:: Tasks for this exercise ::
1/ In the infertility blog post, what degree does the writer say they finished?
2/ Decide whether each statement agrees with the infertility blog post, answering yes or no and quoting the words from the infertility blog post that settle it. (a) Scott has secured a position in a mechanical engineering firm. (b) The writer and Scott have already traveled to Europe. (c) The child-friendly plates, cups, bowls, and silverware in the house came from Target.

:: Reading passage ::
»»

Monday, October 19, 2015

Okay, I'll say it.

Infertility sucks.

It's a special brand of trial. You have good days and you have bad days...

Example of a good day: When you are out grocery shopping and that screaming child in the isle over is giving her mother what for, reminding you that you get to grocery shop alone.

Example of a bad day: When you are out grocery shopping and that screaming child in the isle over is giving her mother what for, reminding you that get to grocery shop alone.

Every experience has two sides when you are dealing with infertility. You can be excited that you can go camping 20 minutes after you decided to actually go camping, or you can be sad by the fact that you don't get to share making s'mores with tiny hands and talking about the leaves on the ground and every wildflower {weed} they bring you.

Don't get me wrong---I am grateful for the experiences that Scott and I have had to ourselves. I finished a master's degree in mathematics and am successful at my job. Scott has {thus far} secured a position in a mechanical engineering firm. We have been to the Philippines, Mexico, Grand Cayman Island, and all over the US including Hawaii. I am even planning our spring break trip to Europe. I am a successful soccer coach who is moving up the licensure ladder. We have been working on updating our house that I always get to keep clean because there are no tiny hand prints on anything...

But then again...there are no tiny hand prints on anything. The only child-friendly things I have in my house include a small collection of plates, cups, bowls, and silverware from Ikea, some Dora the Explorer coloring books, a giant container of bubbles, and all the Tinkerbell movies saved on my DVR {those aren't necessarily for children...I in fact love them}.

Now, before you say any of the following:
1. You're so lucky! I bet your house stays so clean,.

2. But look at all the things you can do!

3. You're still young. You have time!

4.  Well, good thing you fill your time with things.


All of these are a VERY poor choice of words.  Here is why:

1. Never say "You're so lucky!" to a person who does not have children. ESPECIALLY while you hold your squirming child outside sacrament meeting. What I wouldn't give to be in your shoes. Lucky? All I feel is that "luck" has not come my way...but has in fact been poured on the sister a couple of rows in front of me as she hands out goldfish to her 5 kids.

««

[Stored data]
»»

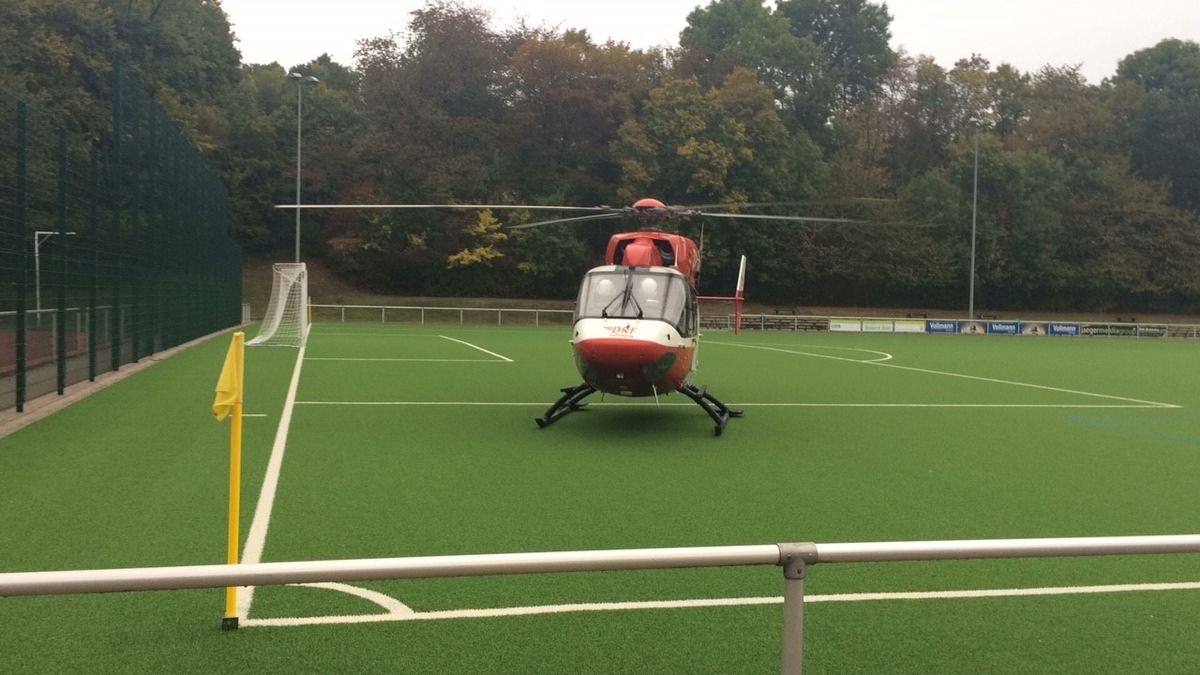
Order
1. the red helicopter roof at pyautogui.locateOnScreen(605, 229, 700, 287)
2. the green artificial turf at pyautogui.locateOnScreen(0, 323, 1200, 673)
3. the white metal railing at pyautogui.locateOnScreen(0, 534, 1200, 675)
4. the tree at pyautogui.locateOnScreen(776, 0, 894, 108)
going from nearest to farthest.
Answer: the white metal railing at pyautogui.locateOnScreen(0, 534, 1200, 675), the green artificial turf at pyautogui.locateOnScreen(0, 323, 1200, 673), the red helicopter roof at pyautogui.locateOnScreen(605, 229, 700, 287), the tree at pyautogui.locateOnScreen(776, 0, 894, 108)

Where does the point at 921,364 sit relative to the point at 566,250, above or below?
below

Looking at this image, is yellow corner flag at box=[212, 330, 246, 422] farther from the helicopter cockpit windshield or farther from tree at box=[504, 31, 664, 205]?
tree at box=[504, 31, 664, 205]

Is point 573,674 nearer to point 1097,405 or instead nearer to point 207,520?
point 207,520

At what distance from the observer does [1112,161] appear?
6094 cm

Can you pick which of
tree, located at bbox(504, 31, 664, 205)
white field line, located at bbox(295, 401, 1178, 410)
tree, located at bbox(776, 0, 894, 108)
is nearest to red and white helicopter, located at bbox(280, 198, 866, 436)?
white field line, located at bbox(295, 401, 1178, 410)

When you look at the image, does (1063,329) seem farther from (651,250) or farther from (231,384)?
(231,384)

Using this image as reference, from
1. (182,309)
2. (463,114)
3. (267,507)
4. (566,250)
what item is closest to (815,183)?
(566,250)

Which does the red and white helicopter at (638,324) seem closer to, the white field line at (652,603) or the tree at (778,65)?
the white field line at (652,603)

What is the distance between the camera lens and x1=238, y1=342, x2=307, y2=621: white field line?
4633 millimetres

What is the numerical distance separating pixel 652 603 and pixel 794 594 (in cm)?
232

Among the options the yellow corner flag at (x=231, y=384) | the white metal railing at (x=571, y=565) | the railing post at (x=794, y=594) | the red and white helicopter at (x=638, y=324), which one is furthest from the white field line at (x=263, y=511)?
the red and white helicopter at (x=638, y=324)

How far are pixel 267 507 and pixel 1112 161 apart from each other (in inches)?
2585

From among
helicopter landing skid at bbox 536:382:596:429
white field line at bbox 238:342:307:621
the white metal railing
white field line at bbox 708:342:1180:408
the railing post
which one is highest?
the white metal railing

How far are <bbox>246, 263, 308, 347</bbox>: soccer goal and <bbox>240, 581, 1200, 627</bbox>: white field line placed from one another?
21.0 m
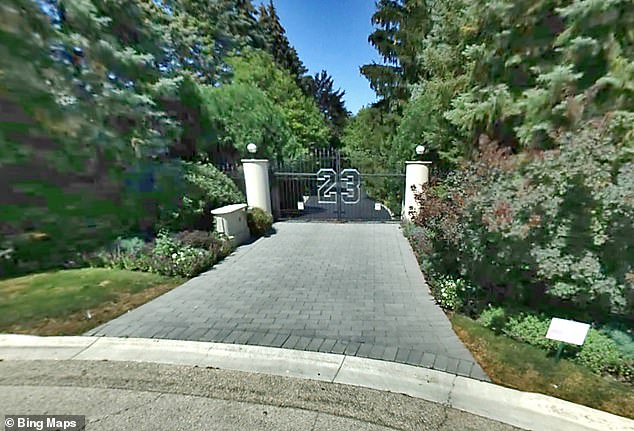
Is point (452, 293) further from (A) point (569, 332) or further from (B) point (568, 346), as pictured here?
(A) point (569, 332)

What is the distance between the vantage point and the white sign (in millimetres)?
2656

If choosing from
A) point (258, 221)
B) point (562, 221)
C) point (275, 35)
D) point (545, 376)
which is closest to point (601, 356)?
point (545, 376)

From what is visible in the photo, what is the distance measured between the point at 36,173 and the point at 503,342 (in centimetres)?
420

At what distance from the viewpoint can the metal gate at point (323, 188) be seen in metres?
11.1

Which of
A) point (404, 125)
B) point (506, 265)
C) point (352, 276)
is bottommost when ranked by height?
point (352, 276)

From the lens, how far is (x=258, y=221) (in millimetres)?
9133

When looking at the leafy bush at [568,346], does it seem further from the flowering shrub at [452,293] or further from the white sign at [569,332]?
the white sign at [569,332]

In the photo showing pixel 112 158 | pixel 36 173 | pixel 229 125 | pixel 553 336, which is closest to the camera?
pixel 36 173

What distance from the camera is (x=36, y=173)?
48.3 inches

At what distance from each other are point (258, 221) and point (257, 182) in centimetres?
144

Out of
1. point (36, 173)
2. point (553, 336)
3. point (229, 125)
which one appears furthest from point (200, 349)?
point (229, 125)

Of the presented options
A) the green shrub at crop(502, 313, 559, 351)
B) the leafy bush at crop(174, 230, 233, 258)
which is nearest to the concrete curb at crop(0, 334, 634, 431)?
the green shrub at crop(502, 313, 559, 351)

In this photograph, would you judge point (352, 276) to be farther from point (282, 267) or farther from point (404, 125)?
point (404, 125)

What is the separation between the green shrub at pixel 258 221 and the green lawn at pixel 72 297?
11.9 ft
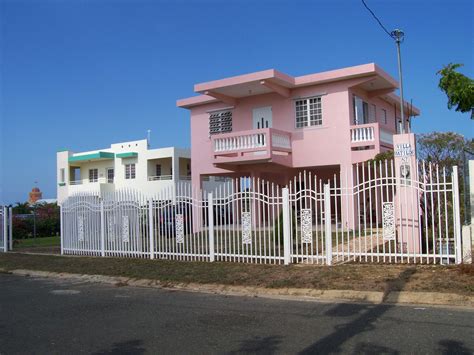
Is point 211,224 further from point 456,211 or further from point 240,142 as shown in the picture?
point 240,142

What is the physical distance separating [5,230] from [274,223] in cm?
1221

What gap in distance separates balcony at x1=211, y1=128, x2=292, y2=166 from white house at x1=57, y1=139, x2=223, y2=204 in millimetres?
17979

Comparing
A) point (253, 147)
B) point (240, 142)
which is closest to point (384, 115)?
point (253, 147)

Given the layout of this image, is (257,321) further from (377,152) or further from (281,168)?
(281,168)

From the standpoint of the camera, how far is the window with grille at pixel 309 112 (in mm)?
21203

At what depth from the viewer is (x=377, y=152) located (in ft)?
63.5

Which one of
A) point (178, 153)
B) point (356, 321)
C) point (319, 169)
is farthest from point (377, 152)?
point (178, 153)

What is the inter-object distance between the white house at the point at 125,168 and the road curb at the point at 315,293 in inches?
1104

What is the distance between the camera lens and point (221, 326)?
6.75 metres

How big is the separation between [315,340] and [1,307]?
5847 millimetres

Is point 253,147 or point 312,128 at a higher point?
point 312,128

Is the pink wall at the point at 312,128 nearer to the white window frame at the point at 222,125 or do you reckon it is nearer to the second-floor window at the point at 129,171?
the white window frame at the point at 222,125

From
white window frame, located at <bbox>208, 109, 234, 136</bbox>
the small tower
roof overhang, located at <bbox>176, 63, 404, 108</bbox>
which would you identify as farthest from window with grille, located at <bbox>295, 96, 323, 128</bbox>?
the small tower

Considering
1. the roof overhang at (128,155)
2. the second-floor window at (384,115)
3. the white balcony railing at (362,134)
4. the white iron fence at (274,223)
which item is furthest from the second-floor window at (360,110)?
the roof overhang at (128,155)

««

:: Replies ::
1/ A master's degree in mathematics.

2/
(a) Yes: "Scott has {thus far} secured a position in a mechanical engineering firm."
(b) No: "I am even planning our spring break trip to Europe."
(c) No: "a small collection of plates, cups, bowls, and silverware from Ikea"